### [Directions]
Work through the entries below and show every line in which "color" is found.

━━━━━━

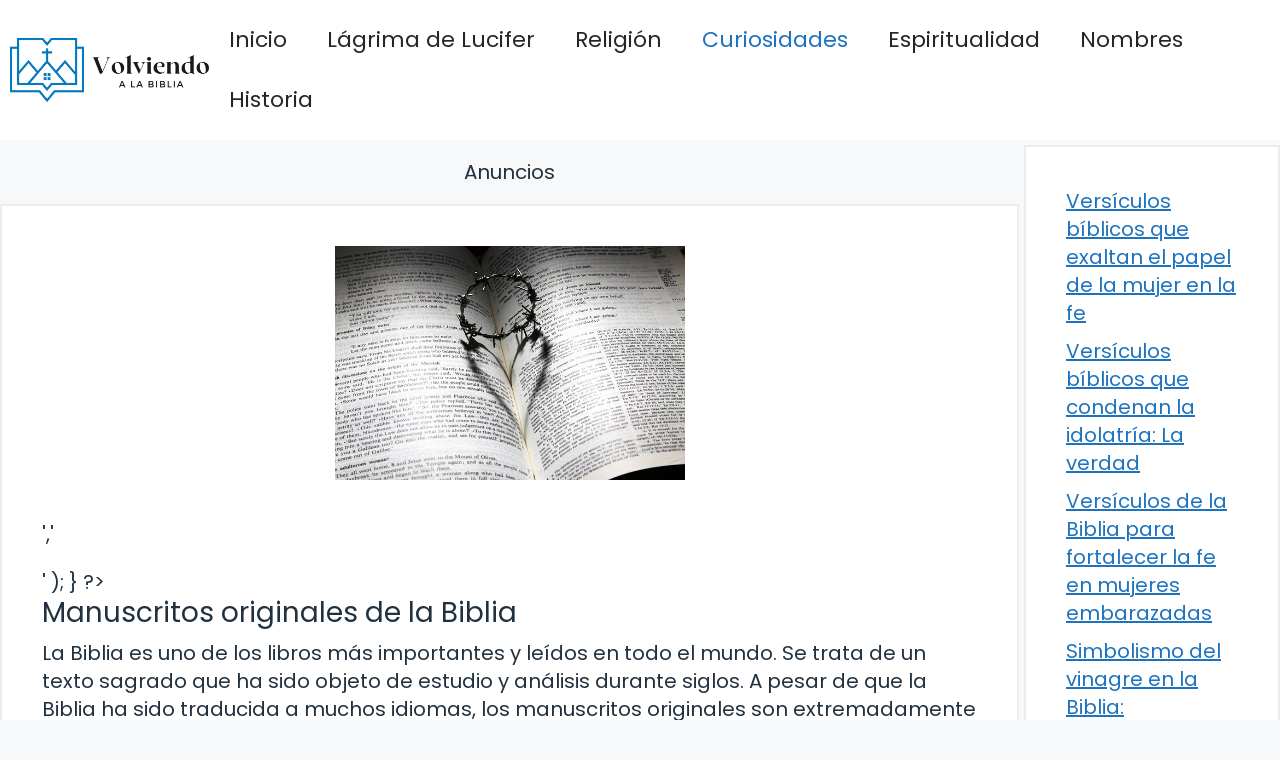

--- FILE ---
content_type: text/html; charset=utf-8
request_url: https://www.google.com/recaptcha/api2/aframe
body_size: 265
content:
<!DOCTYPE HTML><html><head><meta http-equiv="content-type" content="text/html; charset=UTF-8"></head><body><script nonce="czg5LisNAdkimjCT9nRJIg">/** Anti-fraud and anti-abuse applications only. See google.com/recaptcha */ try{var clients={'sodar':'https://pagead2.googlesyndication.com/pagead/sodar?'};window.addEventListener("message",function(a){try{if(a.source===window.parent){var b=JSON.parse(a.data);var c=clients[b['id']];if(c){var d=document.createElement('img');d.src=c+b['params']+'&rc='+(localStorage.getItem("rc::a")?sessionStorage.getItem("rc::b"):"");window.document.body.appendChild(d);sessionStorage.setItem("rc::e",parseInt(sessionStorage.getItem("rc::e")||0)+1);localStorage.setItem("rc::h",'1762942814717');}}}catch(b){}});window.parent.postMessage("_grecaptcha_ready", "*");}catch(b){}</script></body></html>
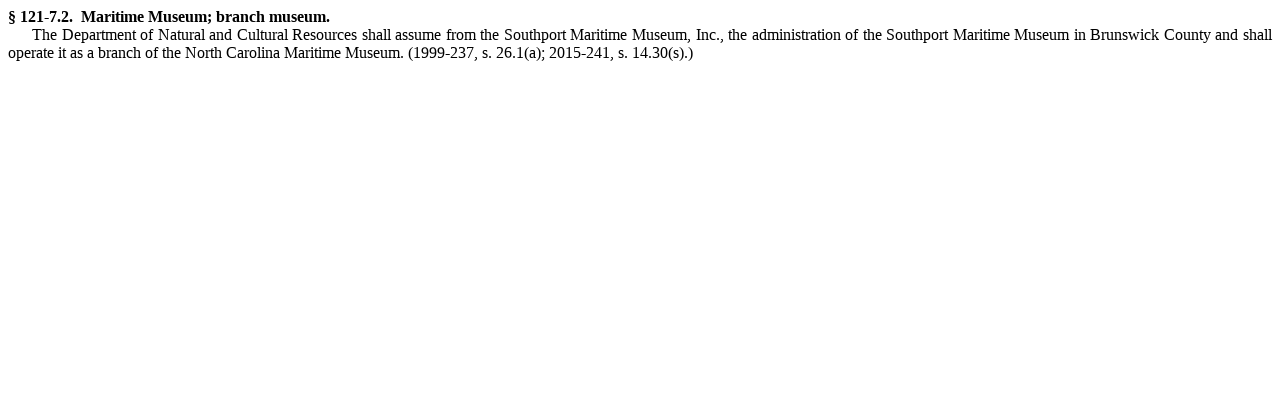

--- FILE ---
content_type: text/html
request_url: https://www.ncleg.gov/EnactedLegislation/Statutes/HTML/BySection/Chapter_121/GS_121-7.2.html
body_size: 519
content:
<!DOCTYPE html PUBLIC "-//W3C//DTD XHTML 1.0 Transitional//EN" "http://www.w3.org/TR/xhtml1/DTD/xhtml1-transitional.dtd">
<html lang="en" xmlns="http://www.w3.org/1999/xhtml">
	<head>
		<meta http-equiv="Content-Type" content="text/html; charset=utf-8" /><title>
			G.S. 121-7.2</title>
		<style type="text/css">
			.cs8E357F70{text-align:justify;text-indent:-54pt;margin:0pt 0pt 0pt 54pt}
			.cs72F7C9C5{color:#000000;background-color:transparent;font-family:'Times New Roman';font-size:12pt;font-weight:bold;font-style:normal;}
			.cs4817DA29{text-align:justify;text-indent:18pt;margin:0pt 0pt 0pt 0pt}
			.cs9D249CCB{color:#000000;background-color:transparent;font-family:'Times New Roman';font-size:12pt;font-weight:normal;font-style:normal;}
		</style>
	</head>
	<body>
		<p class="cs8E357F70"><span class="cs72F7C9C5">&sect; 121-7.2. &nbsp;Maritime Museum; branch museum.</span></p><p class="cs4817DA29" style="tab-stops:left 54pt;"><span class="cs9D249CCB">The Department of Natural and Cultural Resources shall assume from the Southport Maritime Museum, Inc., the administration of the Southport Maritime Museum in Brunswick County and shall operate it as a branch of the North Carolina Maritime Museum.  (1999-237, s. 26.1(a); 2015-241, s. 14.30(s).)</span></p></body>
</html>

━━━━━━

### [Solved problem]
			.cs72F7C9C5{color:#000000;background-color:transparent;font-family:'Times New Roman';font-size:12pt;font-weight:bold;font-style:normal;}
			.cs9D249CCB{color:#000000;background-color:transparent;font-family:'Times New Roman';font-size:12pt;font-weight:normal;font-style:normal;}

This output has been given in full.